The material below has pictures in it. Set down only the lines from the line containing "Bande dessinée Michel" through the line containing "Nunaat NAAT Silicon", word for word, and leave the pictures behind.

- [Records supplied]:
..........

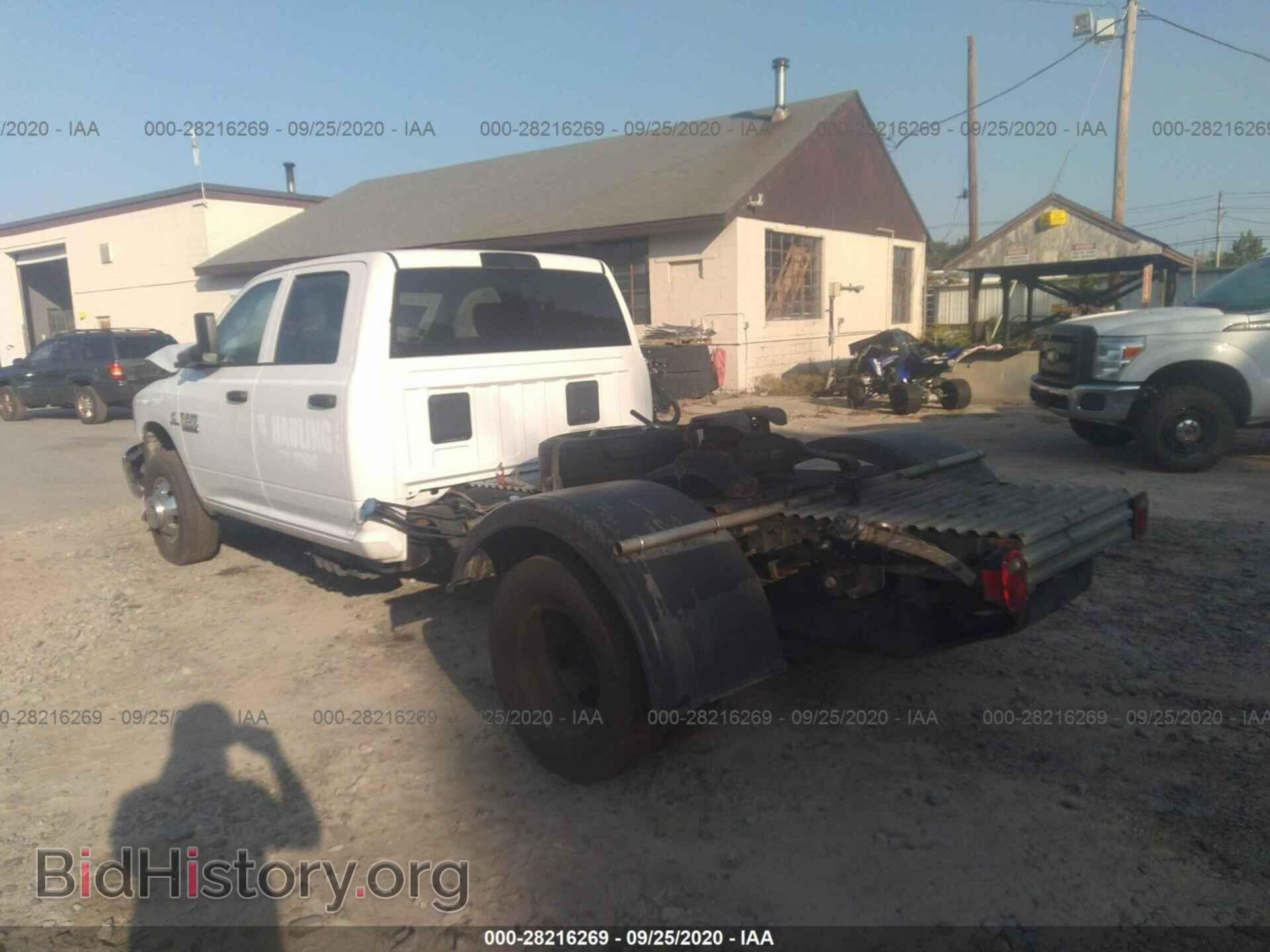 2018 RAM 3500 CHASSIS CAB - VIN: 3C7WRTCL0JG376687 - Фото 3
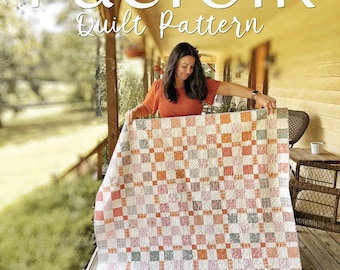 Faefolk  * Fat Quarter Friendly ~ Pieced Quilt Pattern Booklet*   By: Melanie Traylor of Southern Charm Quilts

..........

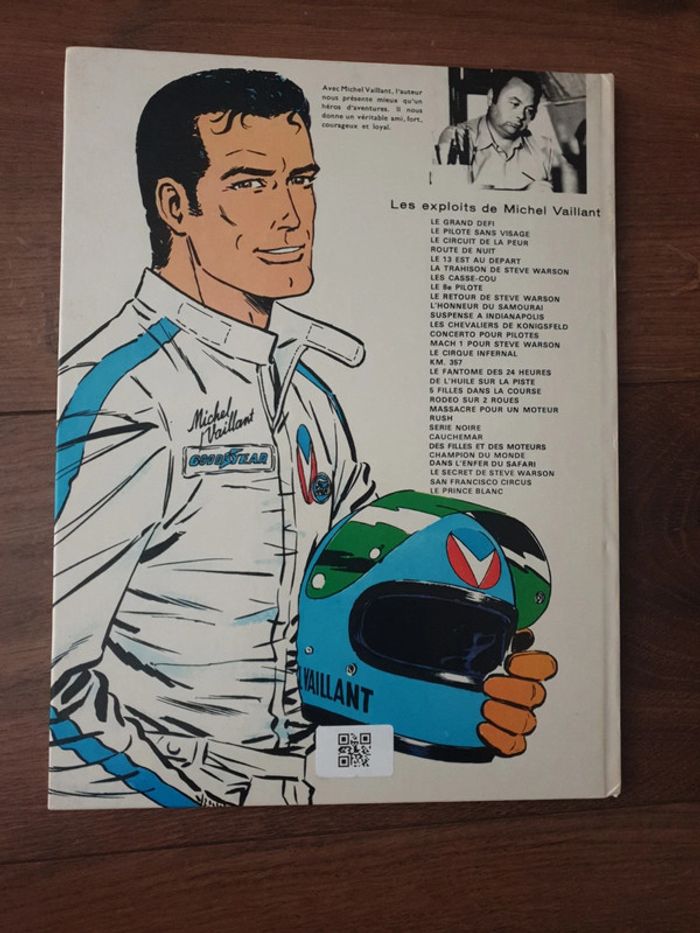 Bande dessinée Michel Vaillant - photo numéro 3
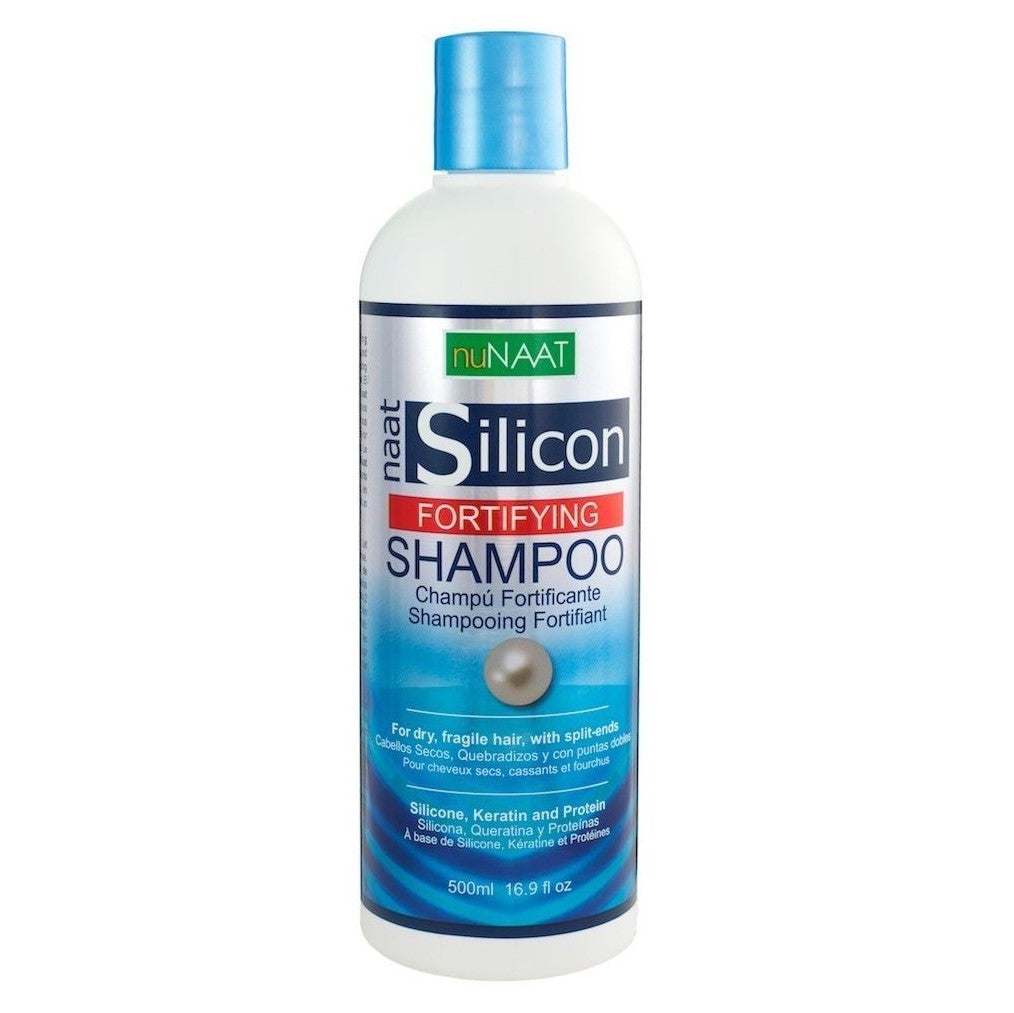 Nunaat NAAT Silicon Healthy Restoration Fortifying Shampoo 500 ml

..........

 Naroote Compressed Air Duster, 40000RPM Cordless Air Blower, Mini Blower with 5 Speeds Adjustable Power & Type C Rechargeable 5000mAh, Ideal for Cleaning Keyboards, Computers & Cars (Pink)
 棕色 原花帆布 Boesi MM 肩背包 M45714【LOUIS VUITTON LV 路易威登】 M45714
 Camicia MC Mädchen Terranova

..........

- [Reply]:
 Bande dessinée Michel Vaillant - photo numéro 3
 Nunaat NAAT Silicon Healthy Restoration Fortifying Shampoo 500 ml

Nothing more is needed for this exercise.